Nature’s most versatile food: the incredible, edible egg. The raw potential just seems to outweigh the salmonella scares. Broken egg yolks are the source of dreams, you guys. While there are many reasons raw eggs are used in the kitchen (no, one of them isn’t chugging for protein, Rocky-style), it’s the structural elements the liquid imparts that give a cocktail, dish, or dressing its oomph.
When purchasing eggs for raw consumption, head to your farmer’s market. Eggs at the farmer’s market will no doubt be much fresher than store-bought varieties. Make sure you give them a once-over for any dirt, feces (yeah), cracks, or broken shells.
Raw eggs are used in cocktails to play up texture and volume. Egg whites impart a silky and frothy consistency, while the use of both the white and yolk is intended to add richness in both texture and flavor.

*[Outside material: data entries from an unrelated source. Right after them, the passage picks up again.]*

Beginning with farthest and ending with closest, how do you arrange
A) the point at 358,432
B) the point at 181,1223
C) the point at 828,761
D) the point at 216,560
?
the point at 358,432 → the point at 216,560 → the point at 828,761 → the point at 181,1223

You can often expect to find an egg in these: sours, eggnog, flips, fizzes, and coffee cocktails. Check out: The PDT Cocktail Book by NYC-based seasoned mixologist Jim Meehan for eggy recipes and historical bouts.
Raw egg is mixed in with minced beef or is temptingly swaddled on top of the meat as if it were still nesting. The egg acts a binder and adds a glossiness to the beef. Tartare is rich and light - a satisfying contradiction.
Look at this tartare just working it:
Raw yolks are a characteristic component to classic Caesar dressing. The yolks add richness and bulk to the emulsion. Caesar dressings without raw eggs should be identified as “Caesar vinaigrettes.”
Note: it’s not a Caesar come correct without the Final 4: anchovies, garlic, Parmesan, and egg yolk.
Best riff: Crisped hash browns in the salad as a stand-in for croutons.